Forget that everybody is the relative of everybody or in the extreme the member of an organization that we didn't know existed or cared about in previous books. Forget that after we follow a character as something, we have to follow them as something completely different in the next book, because of reasons that we didn't know (or cared) about. Forget even that threatening someone's loved ones seems to control everything with maximum efficiency in this universe, while actually harming them is a forgivable offense. Nothing. Ever. Ends. It just piles on. And since there is limited space in the book, important things - like the war or what the people are actually doing when the entire establishment blows in their faces and destroys their lives - get sidelined or completely eliminated in favor of whatever insecurity Kip feels while discussing hot sex with his friends or amazingly beautiful (and totally inconsistent) wife. And of course, the book ends in another cliffhanger.

In chess, when you are overwhelmed by the complexity of the position, you simplify it. You exchange pieces until the board is clearer. In Lightbringer, enemies just enjoy threatening each other and never following up while they work together for some completely pointless goal. Just like in TV soap operas, they all hate and love each other at the same time while things that could never have been predicted by the reader happen as chaotically as possible around them.

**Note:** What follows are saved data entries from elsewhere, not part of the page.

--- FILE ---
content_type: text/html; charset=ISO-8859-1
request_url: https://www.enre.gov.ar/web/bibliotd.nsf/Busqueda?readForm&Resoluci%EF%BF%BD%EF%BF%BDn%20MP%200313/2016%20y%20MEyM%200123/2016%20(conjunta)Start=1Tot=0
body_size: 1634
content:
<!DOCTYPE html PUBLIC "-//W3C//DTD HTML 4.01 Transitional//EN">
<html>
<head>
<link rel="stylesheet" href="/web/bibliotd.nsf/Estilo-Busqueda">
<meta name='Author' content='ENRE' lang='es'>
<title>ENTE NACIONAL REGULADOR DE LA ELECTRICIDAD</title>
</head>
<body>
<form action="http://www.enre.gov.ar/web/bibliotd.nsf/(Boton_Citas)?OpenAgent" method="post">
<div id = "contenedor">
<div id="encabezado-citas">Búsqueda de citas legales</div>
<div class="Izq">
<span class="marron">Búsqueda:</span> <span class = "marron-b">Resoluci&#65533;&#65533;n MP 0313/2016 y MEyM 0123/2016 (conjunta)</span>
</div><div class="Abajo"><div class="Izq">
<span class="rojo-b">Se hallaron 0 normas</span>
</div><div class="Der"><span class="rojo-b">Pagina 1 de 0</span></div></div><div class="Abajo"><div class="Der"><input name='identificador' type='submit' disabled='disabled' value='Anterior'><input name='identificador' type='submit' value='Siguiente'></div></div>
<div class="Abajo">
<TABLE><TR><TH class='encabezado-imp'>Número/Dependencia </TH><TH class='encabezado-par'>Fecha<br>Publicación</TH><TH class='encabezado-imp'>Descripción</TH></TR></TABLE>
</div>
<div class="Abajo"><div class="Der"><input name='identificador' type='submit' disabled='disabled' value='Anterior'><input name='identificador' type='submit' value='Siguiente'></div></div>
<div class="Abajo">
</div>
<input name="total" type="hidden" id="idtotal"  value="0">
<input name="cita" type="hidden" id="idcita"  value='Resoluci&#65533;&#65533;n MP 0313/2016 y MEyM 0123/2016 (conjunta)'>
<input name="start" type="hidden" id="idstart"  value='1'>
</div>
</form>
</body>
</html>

So, the fifth book will be published this year and I will read it, but my rating on the entire series just plunged dramatically. I don't expect things to really come to any conclusion, I don't expect characters to evolve in any meaningful way anymore or the lore behind it all to ever be explained. We started with seven colors and a god, now we have 11 colors and about 200 gods, for example. The chances that all of this mess will become clear in the future are remote.